Science Journal
Two stories of the fruitful work of Czech scientists on the international scale in this month’s Science Journal, both touching on key modern issues of food production and climate change.
“INCYDE, the name of the compound, is a shortening of “inhibitor of cytokine degradation”. Cytokinins are very important plant hormones that control a lot of important things during the development of a plant, including the development of the reproductive organs, so the level of cytokine is very important for these things. When we have a compound that is able to block enzymes that degrade such hormones, we can keep the level of cytokinins higher. This helps to increase the yield.”
At first sight it sounds relatively easy, but I suppose it is not. Why did it take this long to discover it?
“Actually the whole story started around 2004, when we studied the enzyme that regulates the cytokine level in plants and we were developing the inhibitor of this enzyme. One year later, in 2005, there was a publication by a Japanese group in Science showing that a mutation in the gene coding of this enzyme is very important for increasing the yield in one of the varieties of rice. So this was an important thing for us, that we saw that when this enzyme is not working in a plant then the reproductive organs are developing in such a way as to increase the yield. Of course there are a lot of things behind this, and not all of them are well understood right now. However, that was the main thing for us to follow on and we simply applied the compound to the model plant (Arabidopsis is used as a model plant in biology) and we saw that it really works. So in we got the same result through a chemical method as the Japanese group did through their genetic approach.“So, yes, it seems to be quite easy once you know the mechanism.”
This worked for the model plant, is it something that can work for all kinds of crops or only for specific plants?
“We started with Arabidopsis… which is very similar to Brassica, or rapeseed. So when we saw that it works with Arabidopsis we tried rapeseed and it worked very well, so that was very nice. Of course, as you mentioned, it would be good if it also works with other crop species. We also applied it to some cereals, to winter wheat and to spring barley and to maize. It worked, however we need to find an application window – when to apply and how much to apply in order to really see the effect. So not it seems we know how many times to apply, which is actually only once, and importantly when to apply - in which phenological phase of the development of the crop. And we know how much to increase the yield of barley. In the case of maize it works for increasing biomass, not grain yields.”And this is an entirely natural process?

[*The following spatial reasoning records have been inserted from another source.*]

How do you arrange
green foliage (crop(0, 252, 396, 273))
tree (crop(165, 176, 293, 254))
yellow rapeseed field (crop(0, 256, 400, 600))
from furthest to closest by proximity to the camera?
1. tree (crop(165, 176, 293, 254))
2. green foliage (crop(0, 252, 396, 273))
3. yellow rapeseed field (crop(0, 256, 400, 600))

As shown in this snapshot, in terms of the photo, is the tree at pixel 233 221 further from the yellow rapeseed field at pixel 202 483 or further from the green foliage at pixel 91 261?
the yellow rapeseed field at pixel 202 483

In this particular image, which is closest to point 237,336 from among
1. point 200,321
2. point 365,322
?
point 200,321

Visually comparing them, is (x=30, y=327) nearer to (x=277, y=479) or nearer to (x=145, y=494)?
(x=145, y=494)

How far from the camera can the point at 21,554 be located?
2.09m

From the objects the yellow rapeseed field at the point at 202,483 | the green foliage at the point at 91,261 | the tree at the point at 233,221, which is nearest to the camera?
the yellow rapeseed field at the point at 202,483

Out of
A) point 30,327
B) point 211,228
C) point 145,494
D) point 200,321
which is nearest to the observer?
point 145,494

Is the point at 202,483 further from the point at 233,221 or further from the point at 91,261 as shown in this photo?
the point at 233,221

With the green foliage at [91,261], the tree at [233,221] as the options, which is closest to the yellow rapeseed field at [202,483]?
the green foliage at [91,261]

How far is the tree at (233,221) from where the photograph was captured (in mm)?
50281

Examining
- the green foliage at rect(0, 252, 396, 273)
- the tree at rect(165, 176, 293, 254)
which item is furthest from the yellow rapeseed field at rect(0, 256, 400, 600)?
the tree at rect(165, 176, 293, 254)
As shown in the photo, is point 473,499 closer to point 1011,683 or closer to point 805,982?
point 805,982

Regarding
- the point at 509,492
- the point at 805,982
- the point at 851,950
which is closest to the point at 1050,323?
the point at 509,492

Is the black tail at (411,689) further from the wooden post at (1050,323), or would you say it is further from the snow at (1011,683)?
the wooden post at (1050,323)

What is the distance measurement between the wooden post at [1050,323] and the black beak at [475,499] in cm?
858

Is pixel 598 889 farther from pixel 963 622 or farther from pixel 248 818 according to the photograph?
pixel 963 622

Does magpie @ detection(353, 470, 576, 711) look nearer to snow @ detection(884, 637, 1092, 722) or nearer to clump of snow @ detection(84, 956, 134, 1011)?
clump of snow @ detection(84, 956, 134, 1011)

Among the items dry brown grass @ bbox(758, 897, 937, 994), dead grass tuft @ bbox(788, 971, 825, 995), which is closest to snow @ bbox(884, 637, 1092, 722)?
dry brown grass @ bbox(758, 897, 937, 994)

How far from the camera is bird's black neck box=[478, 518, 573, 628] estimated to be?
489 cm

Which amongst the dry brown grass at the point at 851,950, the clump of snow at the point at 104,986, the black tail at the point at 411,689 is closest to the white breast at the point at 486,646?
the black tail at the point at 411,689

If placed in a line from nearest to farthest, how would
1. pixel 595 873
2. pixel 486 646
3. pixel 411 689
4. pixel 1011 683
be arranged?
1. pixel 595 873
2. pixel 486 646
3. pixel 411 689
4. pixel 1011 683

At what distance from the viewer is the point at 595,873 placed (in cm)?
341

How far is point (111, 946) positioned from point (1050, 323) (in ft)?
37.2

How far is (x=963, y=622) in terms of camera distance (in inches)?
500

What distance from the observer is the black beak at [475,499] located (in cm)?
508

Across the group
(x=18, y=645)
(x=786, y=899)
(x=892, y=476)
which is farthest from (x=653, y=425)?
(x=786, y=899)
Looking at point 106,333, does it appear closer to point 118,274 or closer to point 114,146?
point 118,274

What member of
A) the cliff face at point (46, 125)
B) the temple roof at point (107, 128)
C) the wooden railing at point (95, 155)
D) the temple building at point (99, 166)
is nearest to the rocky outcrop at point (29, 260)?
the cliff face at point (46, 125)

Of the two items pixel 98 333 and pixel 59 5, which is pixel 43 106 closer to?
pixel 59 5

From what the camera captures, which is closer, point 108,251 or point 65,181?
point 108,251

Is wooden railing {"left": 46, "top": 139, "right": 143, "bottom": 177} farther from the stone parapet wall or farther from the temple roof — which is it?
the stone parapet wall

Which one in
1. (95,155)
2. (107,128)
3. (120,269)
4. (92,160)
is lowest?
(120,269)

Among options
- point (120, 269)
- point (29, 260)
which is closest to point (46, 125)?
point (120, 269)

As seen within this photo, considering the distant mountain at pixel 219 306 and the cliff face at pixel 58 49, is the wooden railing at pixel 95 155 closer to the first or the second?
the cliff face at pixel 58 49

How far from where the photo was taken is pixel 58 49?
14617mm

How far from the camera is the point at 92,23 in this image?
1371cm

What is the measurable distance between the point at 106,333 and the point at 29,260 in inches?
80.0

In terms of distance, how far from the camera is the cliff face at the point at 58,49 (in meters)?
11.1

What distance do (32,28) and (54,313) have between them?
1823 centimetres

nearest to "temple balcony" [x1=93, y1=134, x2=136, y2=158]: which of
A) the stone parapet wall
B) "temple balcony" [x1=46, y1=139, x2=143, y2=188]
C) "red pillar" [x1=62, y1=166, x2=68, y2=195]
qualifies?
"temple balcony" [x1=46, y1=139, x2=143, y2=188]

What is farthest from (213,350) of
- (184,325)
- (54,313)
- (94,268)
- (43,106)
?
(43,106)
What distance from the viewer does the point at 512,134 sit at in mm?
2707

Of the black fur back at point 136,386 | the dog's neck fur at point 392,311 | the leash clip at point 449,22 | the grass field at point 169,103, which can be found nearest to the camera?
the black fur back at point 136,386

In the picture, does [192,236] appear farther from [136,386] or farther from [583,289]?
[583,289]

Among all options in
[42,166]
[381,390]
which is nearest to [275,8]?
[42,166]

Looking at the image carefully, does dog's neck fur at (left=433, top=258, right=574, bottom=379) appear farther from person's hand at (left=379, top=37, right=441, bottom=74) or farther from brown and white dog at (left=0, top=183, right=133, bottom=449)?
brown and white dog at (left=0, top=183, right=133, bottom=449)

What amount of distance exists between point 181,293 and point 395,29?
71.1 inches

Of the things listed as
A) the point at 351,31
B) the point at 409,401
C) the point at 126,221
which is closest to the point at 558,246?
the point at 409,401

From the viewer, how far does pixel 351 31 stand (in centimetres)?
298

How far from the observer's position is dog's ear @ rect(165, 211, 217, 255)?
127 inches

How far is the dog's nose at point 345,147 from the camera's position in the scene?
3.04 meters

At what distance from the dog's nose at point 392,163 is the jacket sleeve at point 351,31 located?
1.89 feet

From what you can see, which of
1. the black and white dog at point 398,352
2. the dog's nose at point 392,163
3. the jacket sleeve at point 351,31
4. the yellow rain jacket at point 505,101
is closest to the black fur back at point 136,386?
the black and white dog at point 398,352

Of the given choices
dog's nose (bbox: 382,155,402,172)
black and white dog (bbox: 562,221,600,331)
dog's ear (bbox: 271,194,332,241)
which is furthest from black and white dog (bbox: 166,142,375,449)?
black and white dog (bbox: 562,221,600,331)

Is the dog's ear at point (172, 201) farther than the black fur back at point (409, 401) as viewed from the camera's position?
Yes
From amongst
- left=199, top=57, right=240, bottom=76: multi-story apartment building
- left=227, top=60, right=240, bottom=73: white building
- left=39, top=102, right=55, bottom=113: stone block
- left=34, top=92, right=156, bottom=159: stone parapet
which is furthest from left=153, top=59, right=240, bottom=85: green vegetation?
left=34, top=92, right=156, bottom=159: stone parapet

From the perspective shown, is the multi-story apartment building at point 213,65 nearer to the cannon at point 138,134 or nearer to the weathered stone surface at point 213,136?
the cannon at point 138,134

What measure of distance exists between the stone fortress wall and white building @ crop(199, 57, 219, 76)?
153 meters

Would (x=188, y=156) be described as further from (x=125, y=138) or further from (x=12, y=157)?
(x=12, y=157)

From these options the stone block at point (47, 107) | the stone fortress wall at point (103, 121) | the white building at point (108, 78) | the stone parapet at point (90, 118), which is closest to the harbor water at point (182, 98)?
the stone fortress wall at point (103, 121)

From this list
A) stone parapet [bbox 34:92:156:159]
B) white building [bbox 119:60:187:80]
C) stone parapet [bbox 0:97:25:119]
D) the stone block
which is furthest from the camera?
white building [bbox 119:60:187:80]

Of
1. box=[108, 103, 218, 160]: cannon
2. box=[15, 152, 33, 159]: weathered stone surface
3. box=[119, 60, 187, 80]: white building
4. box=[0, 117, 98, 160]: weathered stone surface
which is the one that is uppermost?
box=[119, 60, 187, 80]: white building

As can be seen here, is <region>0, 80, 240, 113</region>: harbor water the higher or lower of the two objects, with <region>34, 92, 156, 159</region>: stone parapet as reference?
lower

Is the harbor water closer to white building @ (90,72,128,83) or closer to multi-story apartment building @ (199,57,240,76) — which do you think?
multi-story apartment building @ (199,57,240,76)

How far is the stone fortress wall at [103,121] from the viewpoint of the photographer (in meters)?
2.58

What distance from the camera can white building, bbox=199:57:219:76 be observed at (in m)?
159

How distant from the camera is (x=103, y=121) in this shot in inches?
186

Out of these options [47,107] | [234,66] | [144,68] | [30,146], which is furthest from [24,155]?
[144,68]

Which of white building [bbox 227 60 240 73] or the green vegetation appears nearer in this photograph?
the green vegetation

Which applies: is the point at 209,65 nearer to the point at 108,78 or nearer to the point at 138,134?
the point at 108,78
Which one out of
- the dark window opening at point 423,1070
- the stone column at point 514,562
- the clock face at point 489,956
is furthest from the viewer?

“Of course, we are using a chemical compound that is derived from the natural compound, so it is an artificial compound that we are putting on the plant, however the concentration of the compound we are using is very low, because it is highly targeted. So we are pushing the natural system to fine-tune the level of natural hormones – the natural compounds that are in the plant. “
Next up on our programme is trioxygen, better known as ozone, and particularly helpful in keeping life on earth from being incinerated by ultra-violet radiation. It has long been known that various chemical reactions in the atmosphere interrupt the creation of ozone and thus make a kind of “hole” in the layer that is damaging to the climate. Thanks to Czech researchers from the J. Heyrovsky Institute of Physical Chemistry, we now also know that this is happening at a faster rate than previously expected. The team’s article on the subject was recently one of the most widely read in the prestigious Journal of Chemical Physics, and one of its authors, Michal Fárník told us more about it.
“At the popular level, people think that Freons are responsible for ozone depletion, and that’s essentially true, but Freons are not very reactive – just the opposite, they are very stable, and they have a lifetime in the atmosphere of 50 to 100 years. In this time, they can wander all the way up to the stratosphere, and there a number of reactions can happen which, in the end, release a number of radical atoms – chlorine or bromine atoms – which then react with ozone in a cycle that destroys the ozone molecules, and the chorine atom remains available for another reaction and destroy further and further ozone molecules until it reacts with something else and disappears.
“Now, in this scheme involving many reactions that lead to chorine radicals, some of the reactions are not reactions in the gas phase – not between molecules in the gas in the stratosphere – but take place on the surface of ice particles in the so.-called Polar stratospheric clouds.”
And so those reactions on the surface of the ice particles are causing ozone depletion at a faster rate than previously thought?“Actually this scheme was discovered in the 80s and a Nobel Prize was awarded for it, so that is not at all our discovery. What we did was investigate these small ice particles, which we call water clusters – just a couple hundred water molecules bound together – and we investigated how the other molecules can see them, how the other molecules interact witzh these particles, and what we found out was that the other molecules can be attracted to these particles from a much greater distance than was previously expected and used in models. So what we see in our experiment is that the ice particles are generated much faster than what was expected in models of ozone depletion.”